• _PROBLEM TO WORK ON_
Retype each record exactly; no pictures.

*** Opening TASK MATERIAL ***

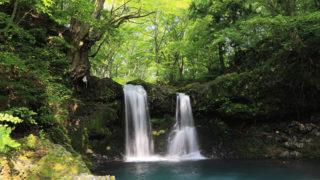 富士吉田 鐘山の滝早鐘の音が聞こえる伝説がある風光明媚な場所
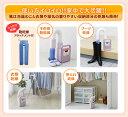 【上半期ランキング入賞】布団乾燥機 カラリエ fk-...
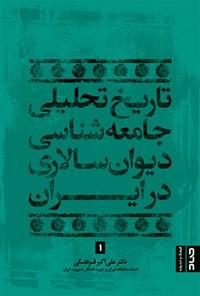تاریخ تحلیلی جامعهشناسی دیوانسالاری در ایران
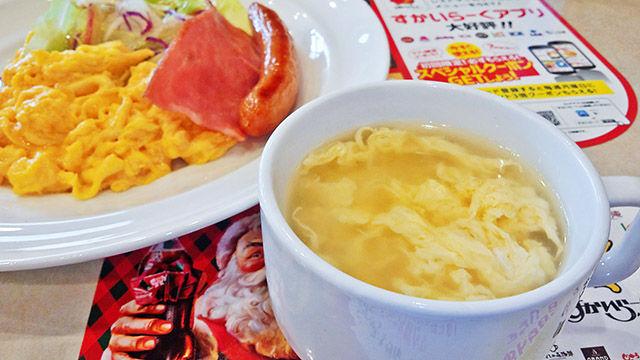 成増 ランチ ファミレス ガスト 日替わりスープ( モーニング )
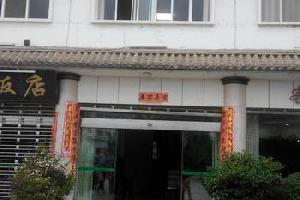 祥云清莲饭店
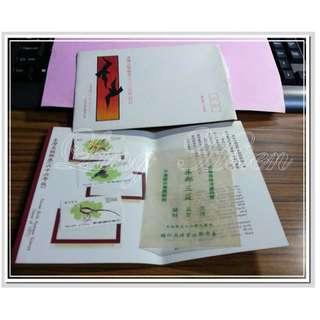 【XIAN雜貨舖】★郵票★YH660216《普227-臺灣鳥類郵票(六十六年)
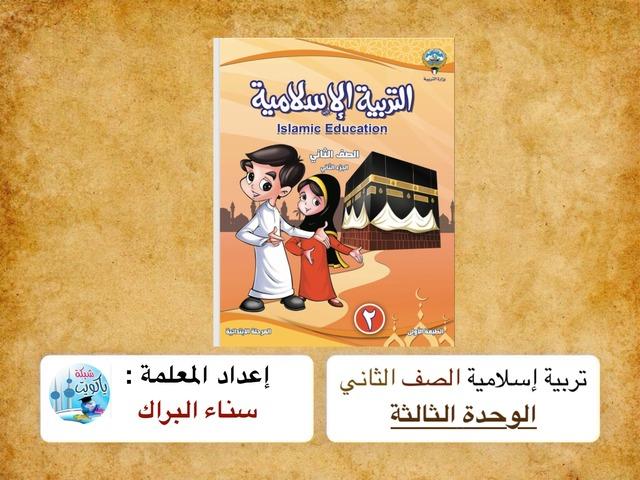 أنشطة الوحدة الثالثة للصف الثاني  by Sanaa Albraak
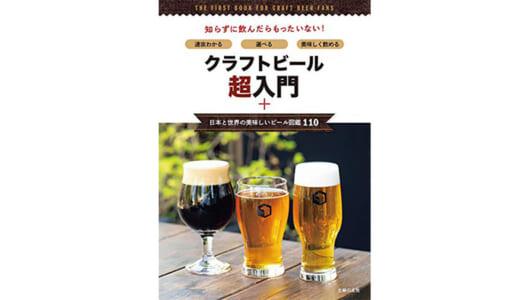 """秋こそビールの季節! 作り手の顔が見える個性豊な""""クラフトビール""""を楽しみたい"""
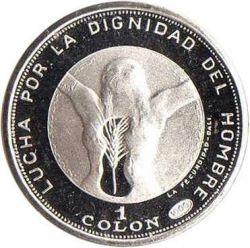 Монета > 1колон, 1971 - Сальвадор  (150 років незалежності) - obverse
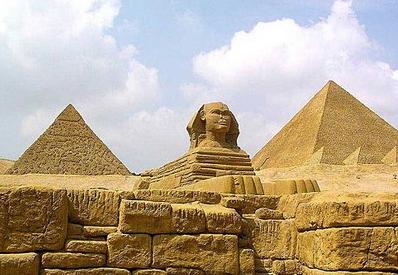 埃及EFSA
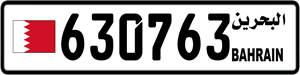 630763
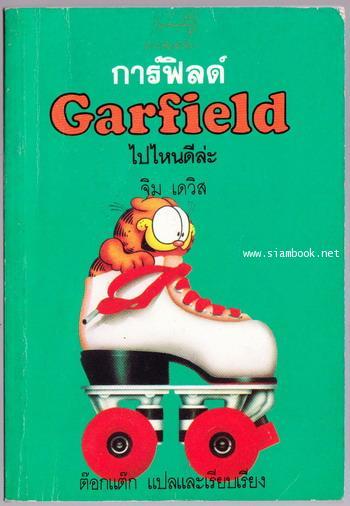 การ์ฟิลด์ ไปไหนดีล่ะ (Garfield)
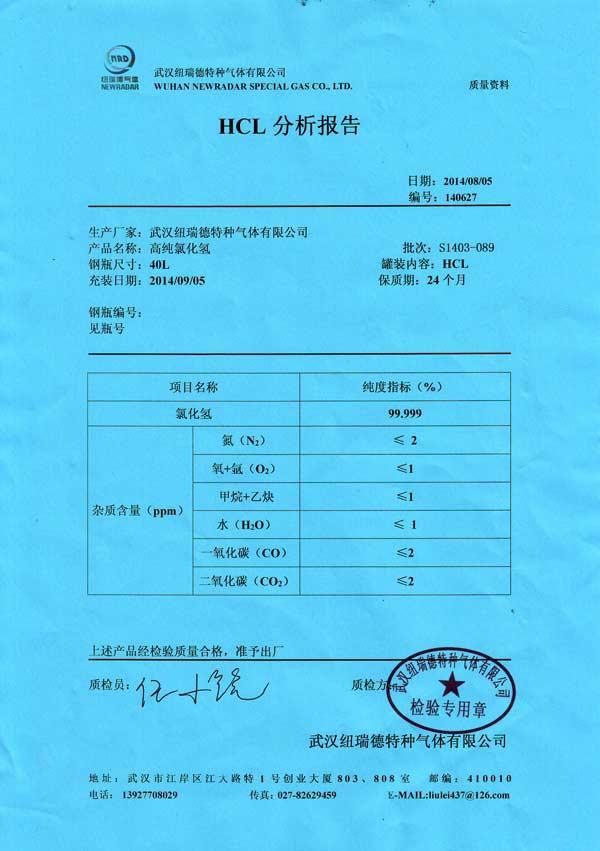 无水氯化氢气体检测报告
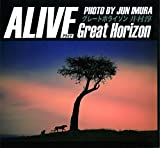 ALIVE Great Horizon
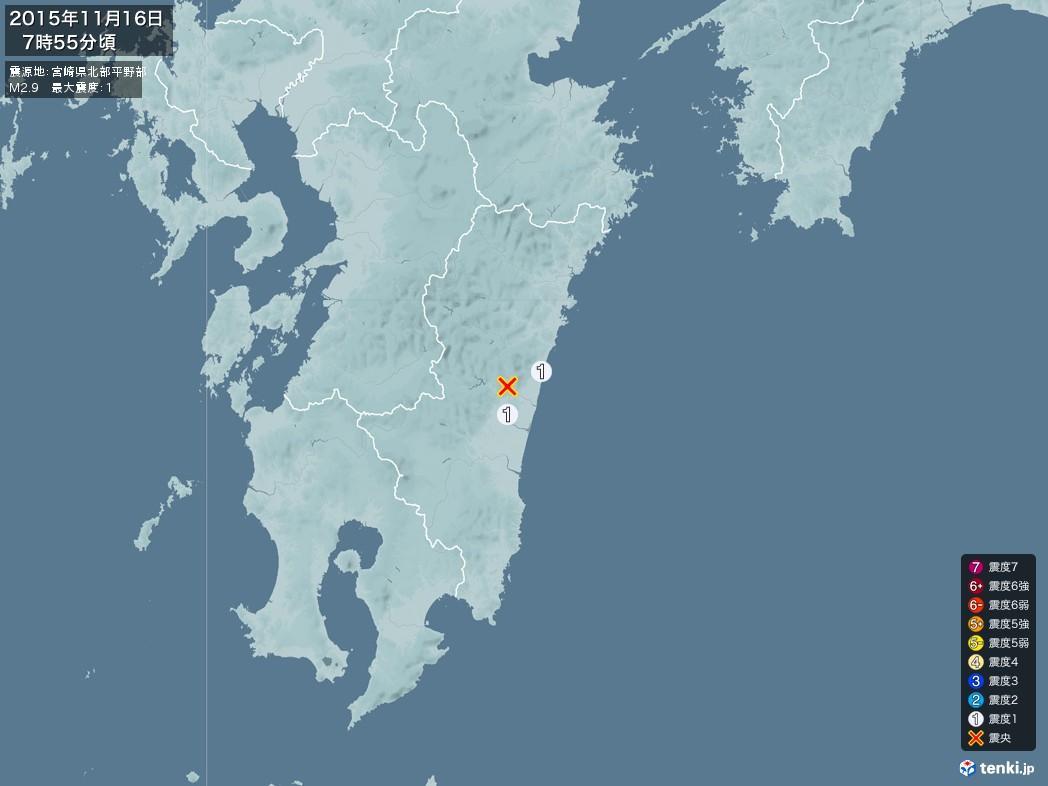 地震情報 2015年11月16日 07時55分頃発生 最大震度:1 震源地:宮崎県北部平野部(拡大画像)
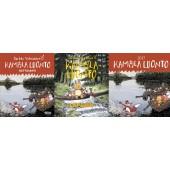 Kamala luonto - Kettujahti + Pentukirja + seinäkalenteri 2017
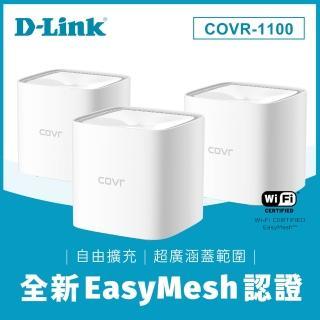 【3入組  D-Link】COVR-1100 AC1200 雙頻 EASYMESH無線分享路由器 COVR-1103 跨樓層/大坪數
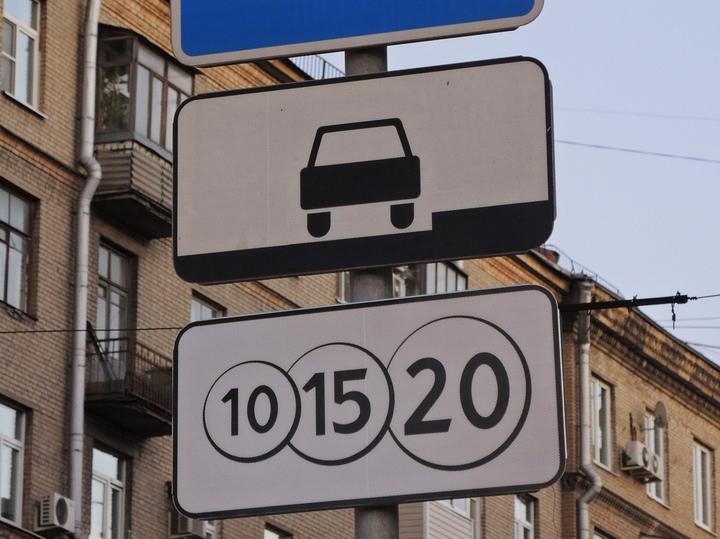 Платные парковки во дворах сулят Москве сотни миллиардов и потенциальные конфликты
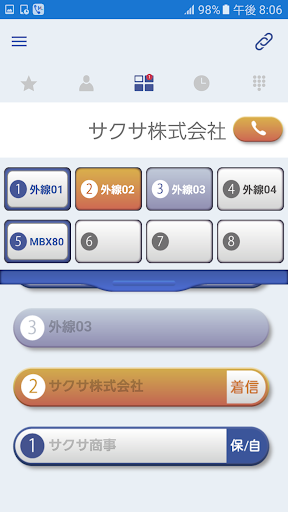 MLiner 2.1.0 Windows u7528 1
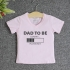 VNF7014 - Áo thun trẻ em cổ tim tay ngắn in chữ Dad To Be (Xanh navy)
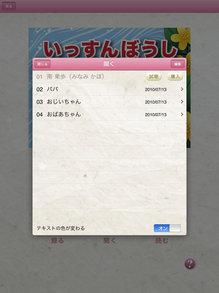 app_edu_otoehon_6.jpg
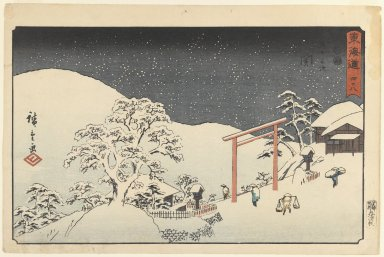 Utagawa Hiroshige (Ando) (Japanese, 1797-1858). <em>No. 48, Seki, from the series The Tōkaidō Road - The Fifty-three Stations</em>, ca. 1847-1852. Color woodblock print on paper, Sheet: 9 11/16 x 14 5/8 in. (24.5 x 37.0 cm). Brooklyn Museum, Frank L. Babbott Fund, 39.584 (Photo: Brooklyn Museum, 39.584_IMLS_PS3.jpg)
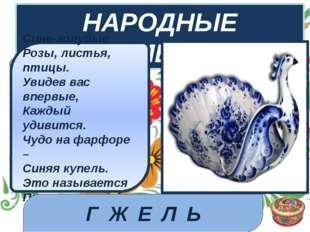 НАРОДНЫЕ ТАНЦЫ Определите по видеофрагменту название танца и народ. РУССКИЙ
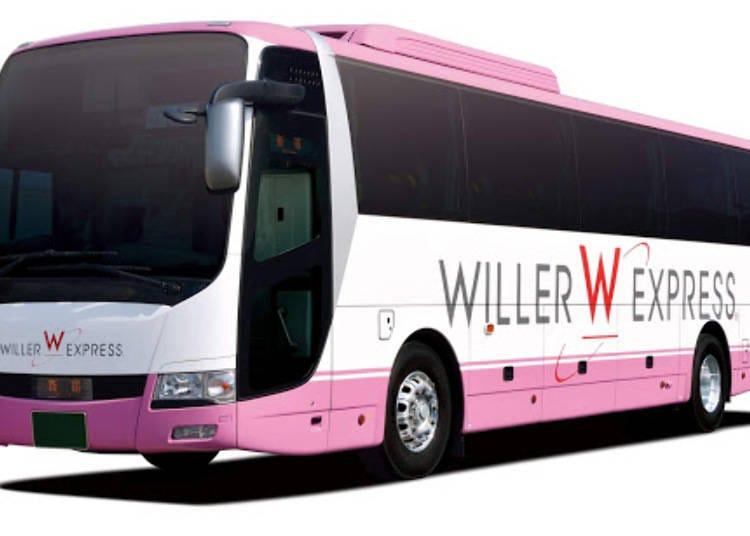 3. 提供舒適坐墊的「WILLER EXPRESS」(WILLER)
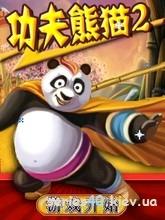 Kung Fu Panda 2 [China] | 240*320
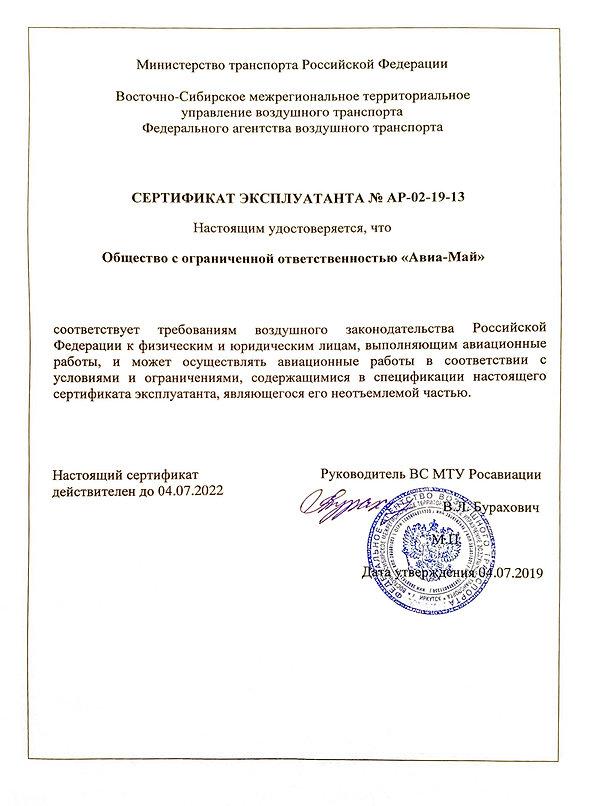сертификат эксплуатанта Авиа-Май-1.jpg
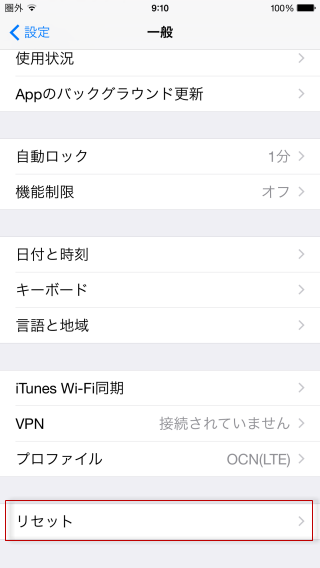iphone6-initialization-03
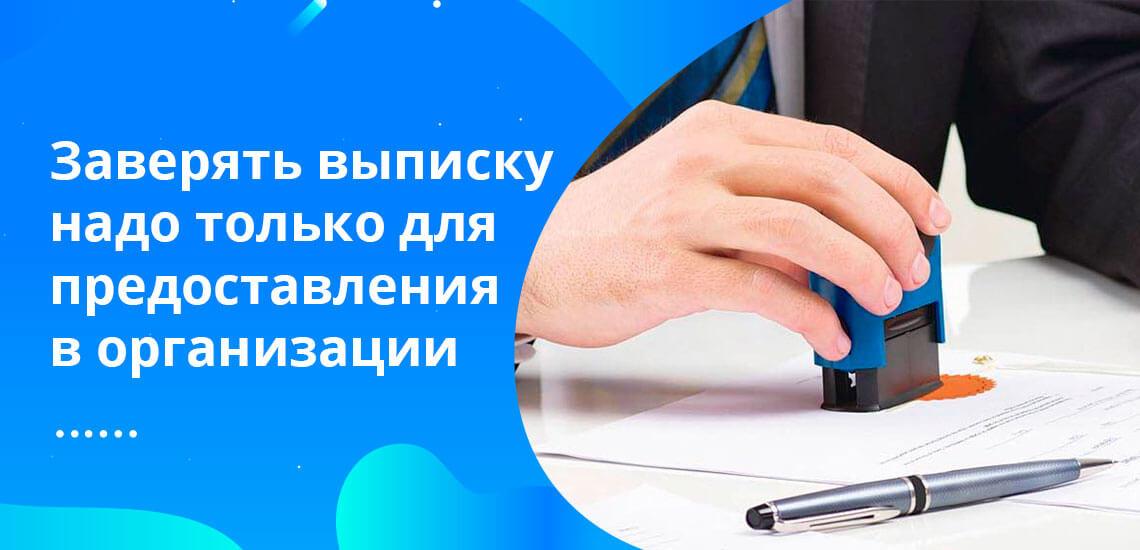 При необходимости выписка печатается на бумаге и заверяется специалистом банка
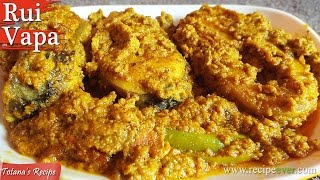 Rui Bhapa Bengali fish curry recipe | Rohu fish recipe | Rohu fish curry | Rui macher recipe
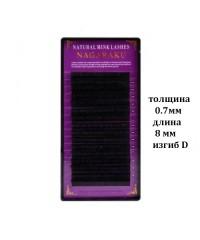 Черные ресницы Nagaraku 0,7D 8 мм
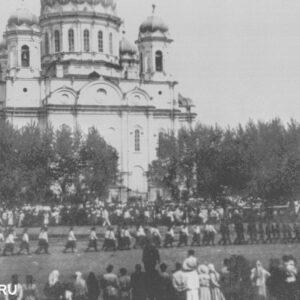 Ново-Соборная пл. Троицкий собор. 1921г.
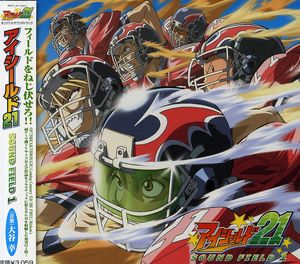 Eyeshield 21 [Import]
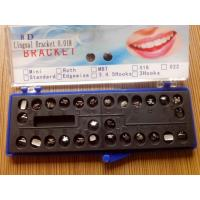Buy cheap dental orthodontic lingual brackets from wholesalers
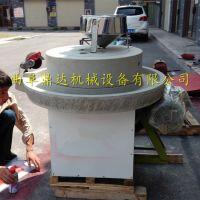 鼎达石磨 移动方便 多功能杂粮磨浆专用石磨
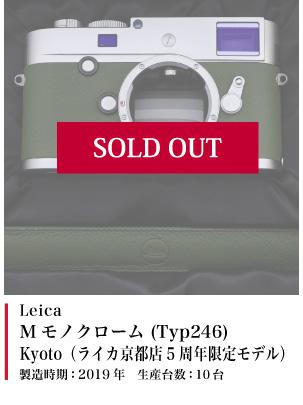 Leica Mモノクローム (Typ246)Kyoto (ライカ京都店5周年限定モデル)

*** Closing TASK MATERIAL ***

• _SOLUTION_
 富士吉田 鐘山の滝早鐘の音が聞こえる伝説がある風光明媚な場所
 【上半期ランキング入賞】布団乾燥機 カラリエ fk-...
تاریخ تحلیلی جامعهشناسی دیوانسالاری در ایران
 成増 ランチ ファミレス ガスト 日替わりスープ( モーニング )
 祥云清莲饭店
 【XIAN雜貨舖】★郵票★YH660216《普227-臺灣鳥類郵票(六十六年)
 أنشطة الوحدة الثالثة للصف الثاني  by Sanaa Albraak
 """秋こそビールの季節! 作り手の顔が見える個性豊な""""クラフトビール""""を楽しみたい"""
 Монета > 1колон, 1971 - Сальвадор  (150 років незалежності) - obverse
 埃及EFSA
 630763
 การ์ฟิลด์ ไปไหนดีล่ะ (Garfield)
 无水氯化氢气体检测报告
 ALIVE Great Horizon
 地震情報 2015年11月16日 07時55分頃発生 最大震度:1 震源地:宮崎県北部平野部(拡大画像)
 Kamala luonto - Kettujahti + Pentukirja + seinäkalenteri 2017
 【3入組  D-Link】COVR-1100 AC1200 雙頻 EASYMESH無線分享路由器 COVR-1103 跨樓層/大坪數
 Платные парковки во дворах сулят Москве сотни миллиардов и потенциальные конфликты
 MLiner 2.1.0 Windows u7528 1
 VNF7014 - Áo thun trẻ em cổ tim tay ngắn in chữ Dad To Be (Xanh navy)
 app_edu_otoehon_6.jpg
 Utagawa Hiroshige (Ando) (Japanese, 1797-1858). <em>No. 48, Seki, from the series The Tōkaidō Road - The Fifty-three Stations</em>, ca. 1847-1852. Color woodblock print on paper, Sheet: 9 11/16 x 14 5/8 in. (24.5 x 37.0 cm). Brooklyn Museum, Frank L. Babbott Fund, 39.584 (Photo: Brooklyn Museum, 39.584_IMLS_PS3.jpg)
 НАРОДНЫЕ ТАНЦЫ Определите по видеофрагменту название танца и народ. РУССКИЙ
 3. 提供舒適坐墊的「WILLER EXPRESS」(WILLER)
 Kung Fu Panda 2 [China] | 240*320
сертификат эксплуатанта Авиа-Май-1.jpg
iphone6-initialization-03
 При необходимости выписка печатается на бумаге и заверяется специалистом банка
 Rui Bhapa Bengali fish curry recipe | Rohu fish recipe | Rohu fish curry | Rui macher recipe
 Черные ресницы Nagaraku 0,7D 8 мм
 Ново-Соборная пл. Троицкий собор. 1921г.
 Eyeshield 21 [Import]
Buy cheap dental orthodontic lingual brackets from wholesalers
 鼎达石磨 移动方便 多功能杂粮磨浆专用石磨
 Leica Mモノクローム (Typ246)Kyoto (ライカ京都店5周年限定モデル)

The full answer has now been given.